Ils ne sont pas les seuls avocats à essayer : depuis des années, un groupe d’artistes martiaux mixtes poursuit un recours collectif contre l’Ultimate Fighting Championship. Ils ont fait valoir que l’UFC est si dominante dans la promotion du sport qu’elle est en mesure de maintenir les salaires bas, ce que l’UFC nie. Un tribunal a statué en 2020 que les combattants pouvaient procéder en groupe dans la plupart des cas, mais le fond de l’affaire n’a pas encore été examiné.

Cette affaire est un autre exemple de l’approche agressive de l’administration en matière de politique de concurrence, qui a suscité les éloges de la gauche.

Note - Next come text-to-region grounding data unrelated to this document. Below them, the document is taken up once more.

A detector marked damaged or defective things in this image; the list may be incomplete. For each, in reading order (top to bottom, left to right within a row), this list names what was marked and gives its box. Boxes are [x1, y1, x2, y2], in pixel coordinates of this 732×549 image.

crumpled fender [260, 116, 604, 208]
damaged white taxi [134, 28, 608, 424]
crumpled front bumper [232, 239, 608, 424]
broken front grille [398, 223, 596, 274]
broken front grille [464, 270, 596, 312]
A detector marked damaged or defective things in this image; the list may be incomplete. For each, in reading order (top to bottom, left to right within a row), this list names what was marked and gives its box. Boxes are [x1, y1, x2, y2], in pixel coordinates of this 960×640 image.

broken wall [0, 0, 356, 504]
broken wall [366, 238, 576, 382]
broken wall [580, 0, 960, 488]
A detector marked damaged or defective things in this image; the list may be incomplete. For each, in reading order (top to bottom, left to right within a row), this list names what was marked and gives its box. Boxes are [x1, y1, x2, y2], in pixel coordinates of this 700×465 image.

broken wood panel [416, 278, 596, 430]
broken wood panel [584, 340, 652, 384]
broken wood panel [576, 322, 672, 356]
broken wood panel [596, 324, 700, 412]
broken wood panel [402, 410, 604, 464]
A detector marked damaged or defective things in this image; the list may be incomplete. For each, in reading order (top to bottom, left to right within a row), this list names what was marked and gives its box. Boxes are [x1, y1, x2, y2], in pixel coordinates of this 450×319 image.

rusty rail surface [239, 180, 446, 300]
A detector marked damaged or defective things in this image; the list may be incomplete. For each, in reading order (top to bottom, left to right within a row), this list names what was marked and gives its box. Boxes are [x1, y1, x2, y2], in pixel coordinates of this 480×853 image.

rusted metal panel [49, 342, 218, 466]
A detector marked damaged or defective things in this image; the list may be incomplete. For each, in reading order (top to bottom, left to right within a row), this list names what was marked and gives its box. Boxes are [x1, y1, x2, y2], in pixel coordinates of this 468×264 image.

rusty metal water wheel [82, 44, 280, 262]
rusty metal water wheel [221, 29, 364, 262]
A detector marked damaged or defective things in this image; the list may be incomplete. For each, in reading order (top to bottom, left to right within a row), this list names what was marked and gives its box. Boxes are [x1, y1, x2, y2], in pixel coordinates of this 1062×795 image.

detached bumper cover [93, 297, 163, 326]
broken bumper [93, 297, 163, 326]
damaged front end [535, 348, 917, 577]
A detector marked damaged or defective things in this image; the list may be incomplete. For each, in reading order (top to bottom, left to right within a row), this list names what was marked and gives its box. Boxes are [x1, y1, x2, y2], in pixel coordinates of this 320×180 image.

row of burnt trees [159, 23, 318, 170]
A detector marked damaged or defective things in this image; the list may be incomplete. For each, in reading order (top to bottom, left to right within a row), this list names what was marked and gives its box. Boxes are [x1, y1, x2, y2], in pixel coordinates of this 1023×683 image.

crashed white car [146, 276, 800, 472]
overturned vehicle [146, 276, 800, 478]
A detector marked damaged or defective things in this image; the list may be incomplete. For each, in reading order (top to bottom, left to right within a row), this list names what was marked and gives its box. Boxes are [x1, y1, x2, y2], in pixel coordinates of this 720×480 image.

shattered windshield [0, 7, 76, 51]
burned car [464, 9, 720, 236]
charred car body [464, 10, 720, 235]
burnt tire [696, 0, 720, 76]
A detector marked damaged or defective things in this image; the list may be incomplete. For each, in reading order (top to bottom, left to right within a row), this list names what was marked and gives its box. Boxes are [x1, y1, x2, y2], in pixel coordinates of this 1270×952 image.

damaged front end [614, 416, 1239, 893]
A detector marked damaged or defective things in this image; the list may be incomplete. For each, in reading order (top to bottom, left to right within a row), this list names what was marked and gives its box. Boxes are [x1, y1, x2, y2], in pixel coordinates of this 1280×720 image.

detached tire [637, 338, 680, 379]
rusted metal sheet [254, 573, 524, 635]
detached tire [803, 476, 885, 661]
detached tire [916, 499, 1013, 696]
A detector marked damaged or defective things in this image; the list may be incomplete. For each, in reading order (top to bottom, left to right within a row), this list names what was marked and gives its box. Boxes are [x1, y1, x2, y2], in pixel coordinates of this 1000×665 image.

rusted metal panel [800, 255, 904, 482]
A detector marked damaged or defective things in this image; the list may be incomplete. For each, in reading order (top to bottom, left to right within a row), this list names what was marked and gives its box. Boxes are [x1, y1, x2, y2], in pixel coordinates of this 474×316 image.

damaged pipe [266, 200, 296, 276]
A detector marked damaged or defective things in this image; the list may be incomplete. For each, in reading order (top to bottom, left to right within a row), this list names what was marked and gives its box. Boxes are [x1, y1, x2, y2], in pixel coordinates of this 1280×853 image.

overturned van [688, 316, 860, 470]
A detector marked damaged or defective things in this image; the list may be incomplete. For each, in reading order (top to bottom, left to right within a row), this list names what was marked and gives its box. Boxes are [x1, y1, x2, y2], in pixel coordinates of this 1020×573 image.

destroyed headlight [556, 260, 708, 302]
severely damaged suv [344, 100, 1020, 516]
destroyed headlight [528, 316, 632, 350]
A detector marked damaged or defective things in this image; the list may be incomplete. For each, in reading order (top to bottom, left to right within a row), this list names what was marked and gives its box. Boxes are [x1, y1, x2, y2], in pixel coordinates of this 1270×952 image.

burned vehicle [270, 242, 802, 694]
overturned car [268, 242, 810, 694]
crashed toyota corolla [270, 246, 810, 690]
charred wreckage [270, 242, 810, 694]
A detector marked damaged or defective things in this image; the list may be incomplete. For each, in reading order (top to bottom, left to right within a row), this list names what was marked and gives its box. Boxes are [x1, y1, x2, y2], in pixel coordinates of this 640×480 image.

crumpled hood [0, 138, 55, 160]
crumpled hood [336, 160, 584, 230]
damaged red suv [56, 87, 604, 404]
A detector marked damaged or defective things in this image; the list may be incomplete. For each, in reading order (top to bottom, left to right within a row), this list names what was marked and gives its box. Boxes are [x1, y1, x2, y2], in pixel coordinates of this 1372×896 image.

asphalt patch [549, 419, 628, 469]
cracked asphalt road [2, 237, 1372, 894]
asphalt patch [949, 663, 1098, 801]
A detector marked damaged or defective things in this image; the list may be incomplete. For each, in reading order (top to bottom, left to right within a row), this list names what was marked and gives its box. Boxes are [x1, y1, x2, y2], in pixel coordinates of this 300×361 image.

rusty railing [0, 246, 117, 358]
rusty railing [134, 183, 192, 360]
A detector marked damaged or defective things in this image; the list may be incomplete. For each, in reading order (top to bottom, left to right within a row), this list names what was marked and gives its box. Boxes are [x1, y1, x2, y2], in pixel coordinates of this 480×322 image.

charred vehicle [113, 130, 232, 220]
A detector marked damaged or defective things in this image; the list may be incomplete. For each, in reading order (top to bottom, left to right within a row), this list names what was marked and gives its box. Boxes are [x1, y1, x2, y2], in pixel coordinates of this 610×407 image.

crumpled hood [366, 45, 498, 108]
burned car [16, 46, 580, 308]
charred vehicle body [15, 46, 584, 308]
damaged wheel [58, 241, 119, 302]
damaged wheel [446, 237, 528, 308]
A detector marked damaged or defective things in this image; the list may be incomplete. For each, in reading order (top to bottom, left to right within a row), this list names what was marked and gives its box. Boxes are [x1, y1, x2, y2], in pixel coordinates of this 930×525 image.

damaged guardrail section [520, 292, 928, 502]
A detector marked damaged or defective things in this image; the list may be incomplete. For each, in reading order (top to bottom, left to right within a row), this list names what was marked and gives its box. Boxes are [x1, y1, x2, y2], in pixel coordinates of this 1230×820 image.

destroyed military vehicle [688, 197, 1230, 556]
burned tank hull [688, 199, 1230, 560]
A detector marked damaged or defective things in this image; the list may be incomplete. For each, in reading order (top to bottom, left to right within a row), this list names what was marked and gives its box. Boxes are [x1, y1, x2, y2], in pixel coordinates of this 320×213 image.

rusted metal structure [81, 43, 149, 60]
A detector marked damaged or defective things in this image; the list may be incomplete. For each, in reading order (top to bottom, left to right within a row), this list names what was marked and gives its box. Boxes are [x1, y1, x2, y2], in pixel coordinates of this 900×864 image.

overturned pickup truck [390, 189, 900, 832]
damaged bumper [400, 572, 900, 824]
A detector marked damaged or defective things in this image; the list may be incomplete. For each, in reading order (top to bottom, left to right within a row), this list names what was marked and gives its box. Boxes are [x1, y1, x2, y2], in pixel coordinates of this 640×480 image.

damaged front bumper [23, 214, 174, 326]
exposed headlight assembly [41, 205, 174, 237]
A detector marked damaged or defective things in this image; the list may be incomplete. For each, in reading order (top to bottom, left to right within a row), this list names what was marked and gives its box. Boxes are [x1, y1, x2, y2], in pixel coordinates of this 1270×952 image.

Le président Biden a signé un décret exécutif en juin 2021 visant à accroître la concurrence dans l’ensemble de l’économie, en partie en encourageant la Federal Trade Commission à se concentrer sur la manière dont la concentration peut nuire aux travailleurs. Dans l’ordonnance, il a poussé l’agence à examiner de nouvelles règles limitant les accords de non-concurrence, qui, selon les militants, empêchent les travailleurs d’accepter de meilleures offres d’emploi, et à empêcher les employeurs de partager des informations sur les salaires entre eux afin de faire baisser les salaires.

La FTC et le ministère de la Justice ont également tenté de tester de nouvelles théories juridiques devant les tribunaux. La FTC a demandé mercredi une injonction pour empêcher Meta, la société anciennement connue sous le nom de Facebook, d’acheter un studio de réalité virtuelle, reflétant une nouvelle orientation sur la façon dont les géants de la technologie achètent des start-ups. Le ministère de la Justice a également contesté l’achat par United Health Group d’une entreprise de technologie de la santé, arguant que cela donnerait à l’assureur l’accès à des données sensibles sur ses concurrents. Mais il reste à voir comment les tribunaux accueilleront ces efforts.